Coinbase a mis sur pied un nouveau conseil consultatif composé d’universitaires et d’experts du secteur issus de Stanford, Harvard et de l’Université de Californie afin d’étudier les long-term risks that quantum computing que l’informatique quantique pourrait faire peser sur le Bitcoin (BTC) et d’autres réseaux blockchain, bien que le directeur de la sécurité de l’entreprise ait déclaré que threat remains at least a decade away.
Ce qui s’est passé : la plateforme forme un panel d’experts
Le conseil, officiellement nommé Coinbase Independent Advisory Board on Quantum Computing and Blockchain, réunit des spécialistes en informatique, cryptographie et technologie financière issus de grandes universités.

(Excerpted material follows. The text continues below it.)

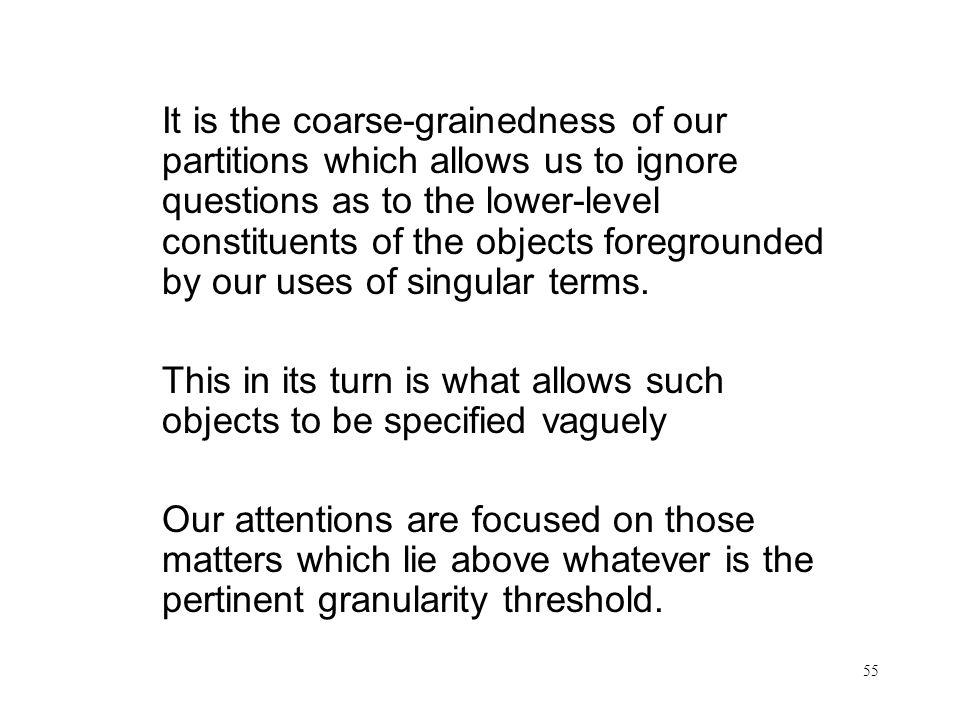 Granularity the source of vagueness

Les membres représentent également la Fondation Ethereum (ETH) et la plateforme de finance décentralisée EigenLayer, selon Fortune.
Jeff Lunglhofer, directeur de la sécurité des systèmes d’information de Coinbase, a expliqué que les ordinateurs quantiques pourraient, à terme, résoudre beaucoup plus rapidement les problèmes mathématiques protégeant le chiffrement des portefeuilles que les ordinateurs classiques. Le chiffrement actuel repose sur des calculs qui prendraient des milliers d’années aux machines conventionnelles pour être cassés.
Les ordinateurs quantiques pourraient potentiellement travailler un million de fois plus vite.
Le groupe consultatif prévoit de publier des articles de recherche et des prises de position pour aider le secteur à se préparer. Son premier document, portant sur l’influence de l’informatique quantique sur le consensus blockchain et les couches de transaction, est attendu dans les prochains mois.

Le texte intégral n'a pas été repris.